● **Quoted text**:
Those capitalists who turn over their capital the fastest are able to throw money into circulation again and again while the rest of the competition waits impatiently for their profits to materialize. In a given period of time, these efficient capitalists will earn a mass of profit greater than the social average, a portion of which will be reinvested in improved technologies that increase labor productivity, reduce the value of labor power and produce more relative surplus value. Keeping turnover time on a tight leash enables capitalists to consolidate their competitive position in the market.
Any interruption or delay in the movement of value through this circuit, which is most likely to occur at those moments when capital changes material form from money to commodity to productive activity and back to money, will put individual capitalists at a competitive disadvantage. Sluggish turnover times will translate into a loss in market share at the very least and economic ruin in the worst-case scenario. At the level of capital in general, a system-wide slowdown in turnover time will trigger a powerful response, ranging from localized, short-lived devaluations to a general crisis of overaccumulation.
In sum, value races against the clock as it travels through the circuit sketched out in Diagram 1. Sort of like a sprint cyclist circling the velodrome track.
This is our segue from time to space, and from Marx to Harvey.
Capital's colonization of time is paralleled by its campaign to produce geographical configurations that will shrink turnover time to the bare minimum. Value in motion has to be understood as unfolding not only through time but also across space.

● **Dataset content**:
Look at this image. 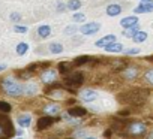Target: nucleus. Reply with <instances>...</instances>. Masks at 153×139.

● **Exercise task 1**:
Repeat the passage on capital turnover time from "In sum, value" up to and including "also across space.".
● **Exercise task 2**:
Pick up the passage on capital turnover time after its final sentence and keep it going.

● **Exercise output 1**:
In sum, value races against the clock as it travels through the circuit sketched out in Diagram 1. Sort of like a sprint cyclist circling the velodrome track.
This is our segue from time to space, and from Marx to Harvey.
Capital's colonization of time is paralleled by its campaign to produce geographical configurations that will shrink turnover time to the bare minimum. Value in motion has to be understood as unfolding not only through time but also across space.

● **Exercise output 2**:
Harvey's principal contribution has been to put Marxist theory on a solid spatial foundation. To put it differently, he wants to bring space and time into an equal partnership. While Harvey identifies three distinct conceptions of space—absolute, relative and relational—he argues that they all have a basis in the material practices of capitalist production. In Harvey's view, space is a social construct that takes the form of fixed capital embedded in the land, physical landscapes in and through which value flows and built environments that displace and defer capital's crisis tendencies.
With all this in mind, take another look at Diagram 1, where you will see that the key moments of the circulation process occur in space as well as time. The red rectangles of production, realization and distribution represent built environments attached to the land and separated from each other by distances ranging from just around the corner to the other side of the planet.
These spatial distances are barriers that must be overcome if value is to circulate freely and capital is to accumulate in an endless spiral.
"The ability to overcome space," Harvey writes, "is predicated on the production of space." By this he means that for capital to circulate smoothly, some part of it must be fixed in the two-fold sense of being immobilized over a long period of time and being permanently anchored to a particular place. The see-saw relationship between fixity and motion gives the dynamics of capitalist space production their volatile and uneven character.
At the most basic level, the production of space entails the construction of transportation and communications infrastructures that aim at nothing less than "the annihilation of space by time," to quote Marx. It also involves the accretion of larger built environments that grow layer upon layer around these infrastructures, like the coral reefs that are perishing before our eyes as a result of global warming and ocean acidification. Capital produces space in the form of interlocking built environments that are necessary for commodity production and for the social reproduction of local populations whose labor keeps value in motion.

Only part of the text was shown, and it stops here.